Piglia sostenía que el lector, tal como él, es como un detective, un explorador de pistas en cada línea, un buscador de secretos que, entre idas y vueltas, intenta desentrañar el enigma antes de que acaben las páginas. Aquel que se pone a jugar con las múltiples opciones, como forma de mantener siempre viva la búsqueda. Tal vez sea eso lo que más se revela en el acto de leer, esa sensación de que uno nunca termina de saber si está yendo hacia adelante, hacia atrás o hacia algún lado que todavía no existe. Un hacer con el tiempo. Con Piglia, asistimos a la experiencia del acto que su vida de escritor realiza y que hace eco en el cuerpo de cada lector.
Esa misma travesía era la que él vivía en sus propias compras de libros. En sus diarios, Emilio Renzi revela cómo la búsqueda de autores como Walter Benjamin, Proust, Lévi-Strauss, Xul Solar, Gombrowicz, Flaubert, Freud o Pavese, no era solo una cuestión de colección, de atesorar esos objetos, sino un modo de arriesgarse, de explorar posibilidades y, libro tras libro, reconstruir su biblioteca, su escritura y, en cierto modo, sus propios días, los felices y los no tanto.

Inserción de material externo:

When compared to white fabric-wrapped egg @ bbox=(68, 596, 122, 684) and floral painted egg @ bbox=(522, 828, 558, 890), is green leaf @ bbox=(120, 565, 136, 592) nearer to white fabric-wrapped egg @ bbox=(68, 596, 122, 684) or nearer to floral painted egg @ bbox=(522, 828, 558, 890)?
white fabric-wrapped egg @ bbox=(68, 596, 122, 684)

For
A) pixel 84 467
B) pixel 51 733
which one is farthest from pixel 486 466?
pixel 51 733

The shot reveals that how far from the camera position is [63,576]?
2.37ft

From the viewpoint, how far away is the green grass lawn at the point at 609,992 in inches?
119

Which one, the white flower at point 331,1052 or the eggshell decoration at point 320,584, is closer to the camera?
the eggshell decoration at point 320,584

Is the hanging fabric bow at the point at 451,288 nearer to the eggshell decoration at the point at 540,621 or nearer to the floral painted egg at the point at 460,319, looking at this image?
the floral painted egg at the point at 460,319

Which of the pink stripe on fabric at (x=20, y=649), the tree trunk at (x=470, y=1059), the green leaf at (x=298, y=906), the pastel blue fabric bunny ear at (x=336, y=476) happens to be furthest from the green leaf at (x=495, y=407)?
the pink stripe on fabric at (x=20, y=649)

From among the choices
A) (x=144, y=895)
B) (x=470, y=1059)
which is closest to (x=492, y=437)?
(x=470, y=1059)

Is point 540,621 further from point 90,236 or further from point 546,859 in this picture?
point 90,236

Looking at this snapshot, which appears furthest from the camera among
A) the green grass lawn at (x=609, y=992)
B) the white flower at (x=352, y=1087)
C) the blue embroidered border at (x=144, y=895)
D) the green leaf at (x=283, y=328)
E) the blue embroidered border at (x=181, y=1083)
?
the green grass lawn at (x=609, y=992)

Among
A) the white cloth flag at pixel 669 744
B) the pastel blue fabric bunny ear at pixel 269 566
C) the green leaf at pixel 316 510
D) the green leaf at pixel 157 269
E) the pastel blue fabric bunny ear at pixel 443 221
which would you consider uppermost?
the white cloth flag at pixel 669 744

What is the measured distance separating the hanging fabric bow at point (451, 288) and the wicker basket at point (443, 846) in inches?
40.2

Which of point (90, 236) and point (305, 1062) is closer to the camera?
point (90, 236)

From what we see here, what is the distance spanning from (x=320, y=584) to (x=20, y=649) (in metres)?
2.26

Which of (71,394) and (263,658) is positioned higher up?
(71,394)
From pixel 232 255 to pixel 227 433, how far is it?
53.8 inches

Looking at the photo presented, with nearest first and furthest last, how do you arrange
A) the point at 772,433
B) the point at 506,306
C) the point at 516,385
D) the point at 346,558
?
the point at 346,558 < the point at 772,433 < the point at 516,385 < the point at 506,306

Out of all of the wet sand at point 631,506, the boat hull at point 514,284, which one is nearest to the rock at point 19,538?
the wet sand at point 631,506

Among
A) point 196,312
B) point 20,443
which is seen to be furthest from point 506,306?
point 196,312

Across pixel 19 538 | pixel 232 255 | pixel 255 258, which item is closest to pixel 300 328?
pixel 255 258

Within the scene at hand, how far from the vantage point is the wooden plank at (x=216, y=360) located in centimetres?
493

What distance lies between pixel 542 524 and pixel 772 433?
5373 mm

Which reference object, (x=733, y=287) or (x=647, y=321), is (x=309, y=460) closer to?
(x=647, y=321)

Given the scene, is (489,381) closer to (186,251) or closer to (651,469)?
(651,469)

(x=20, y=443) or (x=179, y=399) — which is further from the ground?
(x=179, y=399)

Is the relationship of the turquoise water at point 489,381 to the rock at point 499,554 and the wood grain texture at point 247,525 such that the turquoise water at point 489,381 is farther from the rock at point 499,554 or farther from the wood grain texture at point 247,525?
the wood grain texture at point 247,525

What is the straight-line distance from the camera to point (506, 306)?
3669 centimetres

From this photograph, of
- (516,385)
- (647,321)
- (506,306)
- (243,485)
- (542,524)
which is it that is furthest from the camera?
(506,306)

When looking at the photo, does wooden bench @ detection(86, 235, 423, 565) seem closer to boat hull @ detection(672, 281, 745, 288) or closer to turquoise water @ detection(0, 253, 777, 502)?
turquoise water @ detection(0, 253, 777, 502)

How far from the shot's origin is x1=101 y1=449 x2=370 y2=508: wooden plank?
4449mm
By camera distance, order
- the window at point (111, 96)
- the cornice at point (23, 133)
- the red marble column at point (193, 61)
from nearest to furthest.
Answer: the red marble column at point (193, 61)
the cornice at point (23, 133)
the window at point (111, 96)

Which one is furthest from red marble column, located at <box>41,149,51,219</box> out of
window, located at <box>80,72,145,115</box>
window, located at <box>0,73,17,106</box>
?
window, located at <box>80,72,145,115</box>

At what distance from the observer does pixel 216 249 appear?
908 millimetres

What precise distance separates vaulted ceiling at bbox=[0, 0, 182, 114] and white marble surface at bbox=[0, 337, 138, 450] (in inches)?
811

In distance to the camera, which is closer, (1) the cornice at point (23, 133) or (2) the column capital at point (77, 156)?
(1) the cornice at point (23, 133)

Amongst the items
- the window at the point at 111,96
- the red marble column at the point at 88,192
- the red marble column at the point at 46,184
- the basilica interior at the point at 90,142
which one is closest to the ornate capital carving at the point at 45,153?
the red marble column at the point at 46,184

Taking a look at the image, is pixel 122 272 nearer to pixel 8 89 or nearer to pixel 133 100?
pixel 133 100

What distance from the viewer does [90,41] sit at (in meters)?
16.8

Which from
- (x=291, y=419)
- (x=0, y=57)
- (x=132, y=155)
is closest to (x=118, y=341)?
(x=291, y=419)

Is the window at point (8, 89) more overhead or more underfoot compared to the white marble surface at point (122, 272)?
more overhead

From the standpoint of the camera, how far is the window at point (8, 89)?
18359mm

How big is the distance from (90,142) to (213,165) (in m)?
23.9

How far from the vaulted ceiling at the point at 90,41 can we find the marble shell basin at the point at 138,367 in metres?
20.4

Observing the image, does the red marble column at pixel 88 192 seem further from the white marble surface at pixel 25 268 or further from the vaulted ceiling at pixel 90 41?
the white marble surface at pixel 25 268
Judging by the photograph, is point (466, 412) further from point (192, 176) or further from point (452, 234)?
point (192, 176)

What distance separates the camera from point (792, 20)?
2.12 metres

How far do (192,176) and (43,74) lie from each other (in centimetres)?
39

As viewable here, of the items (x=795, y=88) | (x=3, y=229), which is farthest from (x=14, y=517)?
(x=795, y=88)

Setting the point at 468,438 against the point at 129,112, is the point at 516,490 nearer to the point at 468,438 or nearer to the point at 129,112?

Nos ficciona un tramo de su historia: “Mi primer recuerdo es la imagen de mi abuelo Emilio sentado en un sillón de cuero, aislado, ausente, con un libro en la mano; parecía dormido con los ojos abiertos. Yo estoy parado ahí, en la zona más secreta de la casa, sin saber qué hacer. Tengo tres años. Esa tarde, sin que nadie me vea, me trepo a una silla, y bajo de una de las estanterías de la biblioteca un libro azul, después salgo a la calle, y me siento en el umbral con el libro abierto sobre las rodillas. Yo estaba ahí, como si leyera, cuando de pronto una larga sombra se inclinó sobre mí y me susurró que tenía el libro al revés. Pienso que debe haber sido Borges, que solía pasar los veranos en el hotel las delicias de Adrogué, porque a quién, sino a él, se le puede ocurrir hacerle esa maliciosa advertencia a un chico de 4 años, que no sabe leer”
Entrar en una biblioteca, invita a dejarnos hacer por sus textos, sus colores, sus formas. Sumergirnos en el laberinto de sus letras, entre tintas del pasado y el futuro que se tejen mutuamente. Un nombre, el de Oscar Masotta nos oficia de faro en nuestra Biblioteca para ese recorrido.